# DeepLabV3+ for Stone Segmentation

This notebook demonstrates how to implement and train a **DeepLabV3+** model for stone segmentation. The workflow is similar to our SegNet implementation and includes:

1. Importing dependencies
2. Loading and splitting the augmented dataset
3. Creating a custom data generator
4. Defining the DeepLabV3+ model using a MobileNetV2 backbone
5. Compiling and training the model
6. Visualizing training curves and sample predictions
7. Saving the trained model and predicted masks
8. Evaluating model performance using IoU and Dice Coefficient metrics

The notebook is saved as `deeplabv3plus_chambord.ipynb` and assumes the dataset is organized as:
  - Images: `../data/augmented/images`
  - Masks:  `../data/augmented/masks`


In [1]:
# Install TensorFlow if needed
# !pip install tensorflow

import os
import numpy as np
import matplotlib.pyplot as plt
import tensorflow as tf
from tensorflow.keras import layers, models
from tensorflow.keras.preprocessing.image import load_img, img_to_array
from sklearn.model_selection import train_test_split

print("TensorFlow version:", tf.__version__)
print("Keras version:", tf.keras.__version__)
print("scikit-learn version:", tf.__version__)

TensorFlow version: 2.16.2
Keras version: 3.9.0
scikit-learn version: 2.16.2


## Hyperparameters and Paths

In [None]:
# Define directories for images and masks
IMAGES_DIR = "../data/augmented/images"
MASKS_DIR = "../data/augmented/masks"

# Image details
IMAGE_HEIGHT = 256
IMAGE_WIDTH = 256
NUM_CLASSES = 2  # Binary segmentation: background and stones

# Training parameters
BATCH_SIZE = 4
EPOCHS = 100
VAL_SPLIT = 0.2  # 20% for validation

# For reproducibility
SEED = 42
np.random.seed(SEED)
tf.random.set_seed(SEED)

## 1. Loading and Splitting the Dataset

- The `images` folder contains the input images.
- The `masks` folder contains corresponding masks (with matching filenames).

We load the filenames, build the full paths, and split the data into training and validation sets.

In [None]:
def load_image(image_path, target_size=(256, 256), grayscale=False):
    """
    Loads an image from disk, resizes it, and converts it to an array.
    """
    img = load_img(image_path, target_size=target_size, color_mode='grayscale' if grayscale else 'rgb')
    return img_to_array(img)

image_filenames = sorted(os.listdir(IMAGES_DIR))

# Build full paths
image_paths = [os.path.join(IMAGES_DIR, f) for f in image_filenames]
mask_paths = [os.path.join(MASKS_DIR, f) for f in image_filenames]  # assume same filenames

print("Total images found:", len(image_paths))

### Train/Validation Split

In [None]:
train_images, val_images, train_masks, val_masks = train_test_split(
    image_paths, mask_paths, test_size=VAL_SPLIT, random_state=SEED
)

print("Training set size:", len(train_images))
print("Validation set size:", len(val_images))

## 2. Data Generator

We define a custom generator that yields batches of images and masks. Note that for binary segmentation, we invert the mask (i.e., if the original masks have stones as black and joints as white, we flip that so that stones become white).

:::

ACTIONS TO TAKE.
A. In the notebook, which backbone does the DeepLabV3+ model use?
B. In the notebook, swap "EPOCHS" for "NUM_EPOCHS" in the passage starting with "# Image details" and going on through "tf.random.set_seed(SEED)".
C. For each statement, tell whether the notebook agrees, and quote the words that settle it: (i) The batch size is set to 8. (ii) Twenty percent of the data is held out for validation. (iii) Each mask is assumed to share its filename with its image.

Excerpts from spatial question data.
:::

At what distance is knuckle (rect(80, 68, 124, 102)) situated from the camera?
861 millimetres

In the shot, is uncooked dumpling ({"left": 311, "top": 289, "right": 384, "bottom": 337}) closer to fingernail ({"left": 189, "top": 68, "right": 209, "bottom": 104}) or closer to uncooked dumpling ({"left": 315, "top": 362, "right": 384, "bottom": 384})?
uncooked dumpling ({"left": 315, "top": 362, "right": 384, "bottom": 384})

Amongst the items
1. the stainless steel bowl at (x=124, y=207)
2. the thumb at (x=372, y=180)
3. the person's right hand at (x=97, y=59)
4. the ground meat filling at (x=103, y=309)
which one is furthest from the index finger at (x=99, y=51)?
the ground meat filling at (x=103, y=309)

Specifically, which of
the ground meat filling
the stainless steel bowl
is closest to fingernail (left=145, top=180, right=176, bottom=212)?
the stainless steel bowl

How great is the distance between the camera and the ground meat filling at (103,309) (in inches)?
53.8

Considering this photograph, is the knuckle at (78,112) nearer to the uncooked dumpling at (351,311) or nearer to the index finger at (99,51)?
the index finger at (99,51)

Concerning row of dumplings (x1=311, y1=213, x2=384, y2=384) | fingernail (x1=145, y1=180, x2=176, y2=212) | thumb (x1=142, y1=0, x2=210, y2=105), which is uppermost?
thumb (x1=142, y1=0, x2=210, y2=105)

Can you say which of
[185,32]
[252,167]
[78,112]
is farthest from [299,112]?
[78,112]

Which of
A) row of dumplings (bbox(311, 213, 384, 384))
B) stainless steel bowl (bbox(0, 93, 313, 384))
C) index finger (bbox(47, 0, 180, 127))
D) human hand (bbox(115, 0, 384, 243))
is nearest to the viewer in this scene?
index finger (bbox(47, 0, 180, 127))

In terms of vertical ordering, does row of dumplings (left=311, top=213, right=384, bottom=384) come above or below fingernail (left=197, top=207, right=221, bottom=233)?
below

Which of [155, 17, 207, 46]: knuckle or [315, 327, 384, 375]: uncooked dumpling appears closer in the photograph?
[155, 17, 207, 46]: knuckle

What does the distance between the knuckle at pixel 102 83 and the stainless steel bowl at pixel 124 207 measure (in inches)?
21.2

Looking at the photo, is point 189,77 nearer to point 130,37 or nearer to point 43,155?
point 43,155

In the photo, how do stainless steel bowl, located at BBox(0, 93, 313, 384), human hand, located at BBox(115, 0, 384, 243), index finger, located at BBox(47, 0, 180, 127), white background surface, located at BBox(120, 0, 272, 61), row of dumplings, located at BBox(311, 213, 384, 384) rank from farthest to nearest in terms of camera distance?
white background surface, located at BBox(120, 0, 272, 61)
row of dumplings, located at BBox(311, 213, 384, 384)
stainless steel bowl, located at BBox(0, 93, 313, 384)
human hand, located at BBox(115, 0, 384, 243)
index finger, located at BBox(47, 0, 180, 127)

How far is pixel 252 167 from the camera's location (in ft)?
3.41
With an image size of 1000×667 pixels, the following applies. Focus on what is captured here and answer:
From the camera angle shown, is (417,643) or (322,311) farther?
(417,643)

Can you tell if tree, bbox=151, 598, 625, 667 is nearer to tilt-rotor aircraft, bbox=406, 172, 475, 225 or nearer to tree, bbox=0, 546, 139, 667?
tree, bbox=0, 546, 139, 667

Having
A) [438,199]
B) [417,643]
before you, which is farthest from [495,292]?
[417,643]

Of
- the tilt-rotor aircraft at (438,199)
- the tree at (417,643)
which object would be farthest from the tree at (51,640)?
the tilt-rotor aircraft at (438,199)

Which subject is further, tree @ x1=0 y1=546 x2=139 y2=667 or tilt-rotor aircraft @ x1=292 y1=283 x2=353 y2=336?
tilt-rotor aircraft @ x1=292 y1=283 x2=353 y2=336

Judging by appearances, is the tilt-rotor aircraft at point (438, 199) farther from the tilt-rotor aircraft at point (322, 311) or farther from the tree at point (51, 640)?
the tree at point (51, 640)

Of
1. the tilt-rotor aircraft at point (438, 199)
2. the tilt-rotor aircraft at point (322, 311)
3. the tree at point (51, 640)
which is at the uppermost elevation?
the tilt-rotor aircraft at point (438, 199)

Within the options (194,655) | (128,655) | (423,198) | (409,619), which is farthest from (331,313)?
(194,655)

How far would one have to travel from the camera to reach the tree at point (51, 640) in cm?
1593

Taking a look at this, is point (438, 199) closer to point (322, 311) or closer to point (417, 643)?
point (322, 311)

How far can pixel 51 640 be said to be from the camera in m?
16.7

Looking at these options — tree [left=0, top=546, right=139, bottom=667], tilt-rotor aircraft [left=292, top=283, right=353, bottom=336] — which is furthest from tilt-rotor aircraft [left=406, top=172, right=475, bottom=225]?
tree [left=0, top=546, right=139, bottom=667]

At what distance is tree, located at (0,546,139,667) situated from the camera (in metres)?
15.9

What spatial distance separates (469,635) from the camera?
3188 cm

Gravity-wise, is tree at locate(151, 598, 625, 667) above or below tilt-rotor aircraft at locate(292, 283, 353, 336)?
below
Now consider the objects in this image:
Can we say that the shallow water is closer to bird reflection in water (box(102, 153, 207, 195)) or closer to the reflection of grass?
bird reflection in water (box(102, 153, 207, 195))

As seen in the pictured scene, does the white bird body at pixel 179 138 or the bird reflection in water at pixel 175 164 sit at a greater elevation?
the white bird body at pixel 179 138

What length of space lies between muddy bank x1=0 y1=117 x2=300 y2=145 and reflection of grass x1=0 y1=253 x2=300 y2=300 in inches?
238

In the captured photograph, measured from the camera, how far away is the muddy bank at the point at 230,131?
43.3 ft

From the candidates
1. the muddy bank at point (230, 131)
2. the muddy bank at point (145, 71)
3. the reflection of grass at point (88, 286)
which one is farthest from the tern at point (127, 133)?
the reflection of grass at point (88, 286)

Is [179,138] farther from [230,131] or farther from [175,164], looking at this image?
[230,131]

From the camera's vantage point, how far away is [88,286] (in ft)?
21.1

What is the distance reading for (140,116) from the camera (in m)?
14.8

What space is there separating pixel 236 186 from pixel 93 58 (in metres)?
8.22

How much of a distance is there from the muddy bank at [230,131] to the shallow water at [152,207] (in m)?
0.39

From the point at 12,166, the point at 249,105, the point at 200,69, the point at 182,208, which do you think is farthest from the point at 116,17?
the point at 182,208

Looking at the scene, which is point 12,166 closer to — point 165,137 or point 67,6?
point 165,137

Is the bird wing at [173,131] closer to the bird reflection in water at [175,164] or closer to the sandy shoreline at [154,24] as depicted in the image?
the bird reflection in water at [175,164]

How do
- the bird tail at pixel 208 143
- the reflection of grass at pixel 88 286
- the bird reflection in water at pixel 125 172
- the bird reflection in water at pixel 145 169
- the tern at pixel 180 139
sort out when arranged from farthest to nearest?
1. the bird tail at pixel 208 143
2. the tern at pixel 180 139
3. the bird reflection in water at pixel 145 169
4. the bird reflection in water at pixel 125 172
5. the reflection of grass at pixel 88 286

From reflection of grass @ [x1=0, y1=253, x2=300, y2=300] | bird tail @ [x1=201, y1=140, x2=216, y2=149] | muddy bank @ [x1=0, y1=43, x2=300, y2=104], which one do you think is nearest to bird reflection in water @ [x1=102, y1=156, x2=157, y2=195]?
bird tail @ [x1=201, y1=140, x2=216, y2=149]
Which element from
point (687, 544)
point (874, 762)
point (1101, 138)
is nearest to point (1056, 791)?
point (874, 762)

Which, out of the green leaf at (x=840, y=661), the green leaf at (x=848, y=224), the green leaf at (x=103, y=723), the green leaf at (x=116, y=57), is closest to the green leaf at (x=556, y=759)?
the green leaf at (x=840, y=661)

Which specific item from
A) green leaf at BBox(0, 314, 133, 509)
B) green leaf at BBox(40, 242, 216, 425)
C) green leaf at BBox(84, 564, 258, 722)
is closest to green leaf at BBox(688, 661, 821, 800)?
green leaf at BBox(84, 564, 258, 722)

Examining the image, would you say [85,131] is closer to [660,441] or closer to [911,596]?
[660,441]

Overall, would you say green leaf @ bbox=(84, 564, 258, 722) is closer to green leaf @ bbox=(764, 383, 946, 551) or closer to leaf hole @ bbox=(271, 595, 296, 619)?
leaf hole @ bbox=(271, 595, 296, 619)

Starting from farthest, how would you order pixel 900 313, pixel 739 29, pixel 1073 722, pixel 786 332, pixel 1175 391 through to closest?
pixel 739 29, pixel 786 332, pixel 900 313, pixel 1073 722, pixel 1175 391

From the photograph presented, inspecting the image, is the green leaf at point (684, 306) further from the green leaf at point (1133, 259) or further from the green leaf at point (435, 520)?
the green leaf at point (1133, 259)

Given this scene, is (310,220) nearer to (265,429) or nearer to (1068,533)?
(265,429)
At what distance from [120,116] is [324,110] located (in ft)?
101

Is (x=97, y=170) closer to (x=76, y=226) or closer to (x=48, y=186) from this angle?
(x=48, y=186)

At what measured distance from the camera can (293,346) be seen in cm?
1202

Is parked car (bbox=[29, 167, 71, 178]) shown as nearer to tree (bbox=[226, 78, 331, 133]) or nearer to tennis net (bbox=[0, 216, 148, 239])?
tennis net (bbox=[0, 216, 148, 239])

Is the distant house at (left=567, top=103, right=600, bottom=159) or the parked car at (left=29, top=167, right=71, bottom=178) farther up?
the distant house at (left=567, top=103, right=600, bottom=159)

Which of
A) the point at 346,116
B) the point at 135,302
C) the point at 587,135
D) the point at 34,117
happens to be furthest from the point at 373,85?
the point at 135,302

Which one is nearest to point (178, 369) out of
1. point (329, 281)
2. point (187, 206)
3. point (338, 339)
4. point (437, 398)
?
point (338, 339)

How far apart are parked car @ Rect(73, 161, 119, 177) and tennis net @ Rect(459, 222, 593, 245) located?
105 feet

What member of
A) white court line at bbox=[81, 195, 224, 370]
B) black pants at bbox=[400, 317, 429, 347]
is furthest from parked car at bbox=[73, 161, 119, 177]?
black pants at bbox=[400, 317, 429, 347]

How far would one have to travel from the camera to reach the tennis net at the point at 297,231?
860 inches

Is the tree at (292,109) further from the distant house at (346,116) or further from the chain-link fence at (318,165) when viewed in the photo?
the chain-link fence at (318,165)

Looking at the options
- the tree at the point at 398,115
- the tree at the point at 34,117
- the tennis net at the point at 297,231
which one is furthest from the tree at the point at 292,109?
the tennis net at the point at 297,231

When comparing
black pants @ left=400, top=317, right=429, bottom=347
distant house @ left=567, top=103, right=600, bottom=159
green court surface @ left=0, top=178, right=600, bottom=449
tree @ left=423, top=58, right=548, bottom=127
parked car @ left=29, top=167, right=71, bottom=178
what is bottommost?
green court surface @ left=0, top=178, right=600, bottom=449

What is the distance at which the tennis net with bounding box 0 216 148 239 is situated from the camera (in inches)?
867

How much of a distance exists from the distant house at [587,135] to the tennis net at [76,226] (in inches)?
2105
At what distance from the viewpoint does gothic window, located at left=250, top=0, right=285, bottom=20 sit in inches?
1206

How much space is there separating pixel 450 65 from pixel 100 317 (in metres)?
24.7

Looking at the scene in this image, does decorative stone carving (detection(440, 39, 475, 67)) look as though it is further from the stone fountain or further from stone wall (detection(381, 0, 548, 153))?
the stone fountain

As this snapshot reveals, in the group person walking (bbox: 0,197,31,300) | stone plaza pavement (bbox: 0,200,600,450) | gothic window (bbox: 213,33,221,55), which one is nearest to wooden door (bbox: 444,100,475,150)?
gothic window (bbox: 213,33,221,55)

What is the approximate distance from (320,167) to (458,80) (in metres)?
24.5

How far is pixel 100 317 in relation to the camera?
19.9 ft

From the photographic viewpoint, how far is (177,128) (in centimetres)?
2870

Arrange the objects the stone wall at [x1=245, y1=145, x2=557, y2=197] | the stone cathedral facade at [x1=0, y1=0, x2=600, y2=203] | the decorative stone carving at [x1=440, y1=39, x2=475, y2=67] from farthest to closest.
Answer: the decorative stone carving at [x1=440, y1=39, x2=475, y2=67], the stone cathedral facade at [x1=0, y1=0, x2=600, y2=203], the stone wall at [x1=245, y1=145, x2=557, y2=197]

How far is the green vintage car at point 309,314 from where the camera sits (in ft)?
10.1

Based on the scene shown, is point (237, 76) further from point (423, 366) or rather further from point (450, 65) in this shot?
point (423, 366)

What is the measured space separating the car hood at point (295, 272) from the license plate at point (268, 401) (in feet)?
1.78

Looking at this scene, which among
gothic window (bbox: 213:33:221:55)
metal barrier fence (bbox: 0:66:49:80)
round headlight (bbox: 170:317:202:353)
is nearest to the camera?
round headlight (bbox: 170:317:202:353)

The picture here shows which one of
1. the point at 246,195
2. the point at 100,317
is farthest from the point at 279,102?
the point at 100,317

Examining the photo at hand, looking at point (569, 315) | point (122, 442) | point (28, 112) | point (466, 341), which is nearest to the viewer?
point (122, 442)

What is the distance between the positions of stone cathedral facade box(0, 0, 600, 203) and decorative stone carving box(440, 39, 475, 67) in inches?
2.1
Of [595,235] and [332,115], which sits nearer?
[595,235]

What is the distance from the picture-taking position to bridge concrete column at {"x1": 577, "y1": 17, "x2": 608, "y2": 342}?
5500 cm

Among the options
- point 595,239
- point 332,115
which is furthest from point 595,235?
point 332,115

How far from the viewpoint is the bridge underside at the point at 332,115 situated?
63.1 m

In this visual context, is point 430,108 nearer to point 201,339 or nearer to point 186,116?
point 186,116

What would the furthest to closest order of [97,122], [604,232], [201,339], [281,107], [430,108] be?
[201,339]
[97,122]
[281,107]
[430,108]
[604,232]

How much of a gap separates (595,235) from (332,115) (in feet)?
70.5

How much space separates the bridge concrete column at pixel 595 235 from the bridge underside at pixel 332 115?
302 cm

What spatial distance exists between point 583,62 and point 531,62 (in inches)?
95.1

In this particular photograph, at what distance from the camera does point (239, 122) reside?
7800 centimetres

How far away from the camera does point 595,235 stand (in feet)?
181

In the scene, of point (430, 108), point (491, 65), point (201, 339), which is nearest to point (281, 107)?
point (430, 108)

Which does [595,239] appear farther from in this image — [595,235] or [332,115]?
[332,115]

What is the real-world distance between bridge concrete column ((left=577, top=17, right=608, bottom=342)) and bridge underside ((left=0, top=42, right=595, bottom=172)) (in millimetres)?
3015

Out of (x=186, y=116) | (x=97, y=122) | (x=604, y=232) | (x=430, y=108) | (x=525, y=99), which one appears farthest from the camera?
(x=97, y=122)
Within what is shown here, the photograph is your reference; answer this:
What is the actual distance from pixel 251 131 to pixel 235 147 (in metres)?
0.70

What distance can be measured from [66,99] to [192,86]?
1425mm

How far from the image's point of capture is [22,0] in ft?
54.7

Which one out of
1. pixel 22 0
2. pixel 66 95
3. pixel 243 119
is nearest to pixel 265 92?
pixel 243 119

:::

EXPECTED RESULTS.
A. MobileNetV2

B.
# Image details
IMAGE_HEIGHT = 256
IMAGE_WIDTH = 256
NUM_CLASSES = 2  # Binary segmentation: background and stones

# Training parameters
BATCH_SIZE = 4
NUM_EPOCHS = 100
VAL_SPLIT = 0.2  # 20% for validation

# For reproducibility
SEED = 42
np.random.seed(SEED)
tf.random.set_seed(SEED)

C.
(i) No: "BATCH_SIZE = 4"
(ii) Yes: "VAL_SPLIT = 0.2  # 20% for validation"
(iii) Yes: "# assume same filenames"